Task requirements:
(a) Rewrite the passage of the piece on e-cigarettes between "Here is a list" and "just another wheeze.", inclusive, putting "cigarette trade" in place of "tobacco industry".
(b) Check each statement against the piece on e-cigarettes: (i) some tobacco companies are moving into the e-cig business; (ii) the UK public health message on smoking has been shaped since the 1970s/80s by the view that no level of smoking is safe; (iii) e-cigarettes are described as healthy. Answer yes or no for each, quoting the words that settle it.
(c) Pick up the piece on e-cigarettes right after its last sentence and keep writing.

Given text:
>>>>>
Why do people seem so down on e-cigs?

It must be very frustrating to give up smoking, with the help of e-cigarettes, only to find that you are no more welcome in public places with a fake cigarette than a real one. UK governments, and many public health advocates, often seem to want to regulate them in the same way, even though the e-cig could be described as a crucial ‘harm reduction’ measure (it’s not exactly healthy, but it’s much better than the other thing you were doing).

Here is a list of historical explanations for this position which won’t make you happy, but can at least distract you while you’re having a sly puff in the toilets:

  1. We’ve been here before with tobacco and harm reduction. So many post-war examples – like the idea of smoking a pipe, putting filter tips on cigarettes, ‘low tar’ cigarettes (which is a bit like ‘less shite in your sandwich’), and ventilators in public spaces – suggest that ‘harm reduction’ (combined with cheeky advertising) represents a way for members of the tobacco industry to keep people doing what they are doing and avoid government regulation. Someone who has spent decades of their time challenging the industry will see this as just another wheeze.
  2. Harm reduction has long been rejected in tobacco control. The thing you can hang your hat on is that there is no safe level of smoking – which, since the 1970s/80s has influenced the UK public health message.  It’s now very difficult to incorporate a harm reduction message into a field built on a push for abstention – particularly when we don’t yet know how much harm we are reducing.
  3. Denormalisation. The same goes for the idea of ‘denormalisation’, which describes a series of policy instruments to challenge the idea that smoking is a normal part of public life. Maybe if a bunch of people start puffing away at things that look like mini-bongs instead of imitation cigarettes, that will change – but we’d encourage that shift on the basis of hope. Further, and more importantly, some tobacco companies are getting into the e-cig business and branding them in similar ways to real-cigs. So, for example, the government wouldn’t want to go to the trouble of plain-packaging and hiding cigarettes on the supermarket shelves only to allow a tobacco company to put up a huge branded display for its e-cigs right next to the real ones. If this is really about harm reduction, for some it means getting a utilitarian-looking bit of plastic and a pea-flavoured mix from a pharmacy.
<<<<<
Given entries:
>>>>>
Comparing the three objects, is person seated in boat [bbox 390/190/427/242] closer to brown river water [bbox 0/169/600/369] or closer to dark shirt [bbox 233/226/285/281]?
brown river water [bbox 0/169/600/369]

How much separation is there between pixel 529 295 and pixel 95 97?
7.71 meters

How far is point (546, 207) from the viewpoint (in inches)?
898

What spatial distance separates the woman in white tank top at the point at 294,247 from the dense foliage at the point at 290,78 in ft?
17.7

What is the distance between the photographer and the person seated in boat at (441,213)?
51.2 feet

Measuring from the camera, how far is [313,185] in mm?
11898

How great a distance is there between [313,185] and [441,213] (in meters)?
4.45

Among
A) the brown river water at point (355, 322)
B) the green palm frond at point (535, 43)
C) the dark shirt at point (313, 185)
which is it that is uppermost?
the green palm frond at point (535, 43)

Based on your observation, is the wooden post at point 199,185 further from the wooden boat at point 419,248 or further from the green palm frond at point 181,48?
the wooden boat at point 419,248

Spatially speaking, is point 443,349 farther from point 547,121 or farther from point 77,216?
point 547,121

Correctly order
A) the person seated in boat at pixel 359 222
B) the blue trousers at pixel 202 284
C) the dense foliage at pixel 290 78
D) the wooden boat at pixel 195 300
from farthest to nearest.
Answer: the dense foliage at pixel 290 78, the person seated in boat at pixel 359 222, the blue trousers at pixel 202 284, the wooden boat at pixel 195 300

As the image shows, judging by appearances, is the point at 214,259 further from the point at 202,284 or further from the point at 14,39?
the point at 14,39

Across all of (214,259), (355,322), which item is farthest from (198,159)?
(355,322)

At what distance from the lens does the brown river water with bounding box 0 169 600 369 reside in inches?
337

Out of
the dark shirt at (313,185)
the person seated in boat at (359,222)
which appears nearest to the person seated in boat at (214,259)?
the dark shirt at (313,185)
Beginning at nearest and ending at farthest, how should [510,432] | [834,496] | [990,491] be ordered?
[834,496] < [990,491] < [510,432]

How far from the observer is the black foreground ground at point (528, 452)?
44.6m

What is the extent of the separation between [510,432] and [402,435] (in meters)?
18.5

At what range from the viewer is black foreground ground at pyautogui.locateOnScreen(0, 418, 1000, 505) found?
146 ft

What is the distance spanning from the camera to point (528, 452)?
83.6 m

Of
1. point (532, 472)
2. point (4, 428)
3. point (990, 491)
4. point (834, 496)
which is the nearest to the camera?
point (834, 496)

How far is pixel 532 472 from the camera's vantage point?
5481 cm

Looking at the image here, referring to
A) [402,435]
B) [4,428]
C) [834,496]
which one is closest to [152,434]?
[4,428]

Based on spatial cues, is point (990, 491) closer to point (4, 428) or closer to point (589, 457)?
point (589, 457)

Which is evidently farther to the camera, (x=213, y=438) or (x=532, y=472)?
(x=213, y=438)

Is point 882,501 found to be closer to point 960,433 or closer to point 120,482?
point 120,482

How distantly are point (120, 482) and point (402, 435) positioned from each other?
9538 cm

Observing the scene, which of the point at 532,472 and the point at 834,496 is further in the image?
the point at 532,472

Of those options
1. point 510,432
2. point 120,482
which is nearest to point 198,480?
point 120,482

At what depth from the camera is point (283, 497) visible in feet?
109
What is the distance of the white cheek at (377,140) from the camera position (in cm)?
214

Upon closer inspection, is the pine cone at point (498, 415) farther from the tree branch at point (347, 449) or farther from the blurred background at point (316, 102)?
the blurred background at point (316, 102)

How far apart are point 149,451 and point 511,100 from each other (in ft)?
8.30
<<<<<
List of answers:
(a)
Here is a list of historical explanations for this position which won’t make you happy, but can at least distract you while you’re having a sly puff in the toilets:

  1. We’ve been here before with tobacco and harm reduction. So many post-war examples – like the idea of smoking a pipe, putting filter tips on cigarettes, ‘low tar’ cigarettes (which is a bit like ‘less shite in your sandwich’), and ventilators in public spaces – suggest that ‘harm reduction’ (combined with cheeky advertising) represents a way for members of the cigarette trade to keep people doing what they are doing and avoid government regulation. Someone who has spent decades of their time challenging the industry will see this as just another wheeze.

(b)
(i) Yes: "some tobacco companies are getting into the e-cig business"
(ii) Yes: "there is no safe level of smoking – which, since the 1970s/80s has influenced the UK public health message."
(iii) No: "it’s not exactly healthy, but it’s much better than the other thing you were doing"

(c)
  4. The politics of evidence-based policy making. Advocates of e-cig control are playing a clever game, arguing that the only way to know the long term effects of e-cigarettes is to distribute them in a controlled environment, to gather data on their use and effects. The argument is: if an e-cig is medicine, let’s regulate it like any other medicine. You can see why this argument would trump others: we’re all biased, and rely on cherry-picked evidence on their effects, or we point to experts that support our position; but, you’d struggle to trump the medical profession when getting together a posse of experts (recommending systematic evidence-based medicine).
  5. We trust doctors more than tobacco companies. The image of doctors remains of the people on the front line, able to see the damaging effects of unhealthy behaviour. The image of tobacco companies is more likely to relate to the idea that some of them maybe sort-of lied to the US senate about their harmful effects. So, it will always be possible to argue that e-cig advocates are doing the bidding of the tobacco companies. Don’t blame the doctors, blame the companies.
  6. We could see this as a cover for ‘Big Pharma’, trying to make a tonne of money from the NHS from smoking cessation services –  but that’s a difficult argument to make stick when the even less popular ‘Big Tobacco’ seems to be trying to diversify into e-cigs, and use the same branding as it uses for r-cigs.
  7. Demonising the companies, not the smokers. The vast majority of governments across the globe have made a commitment to cutting ties with the tobacco industry (which includes not consulting with the industry on public policy) and will be looking for ways to sort-of encourage e-cigs over r-cigs and bypass a reliance on the old industry.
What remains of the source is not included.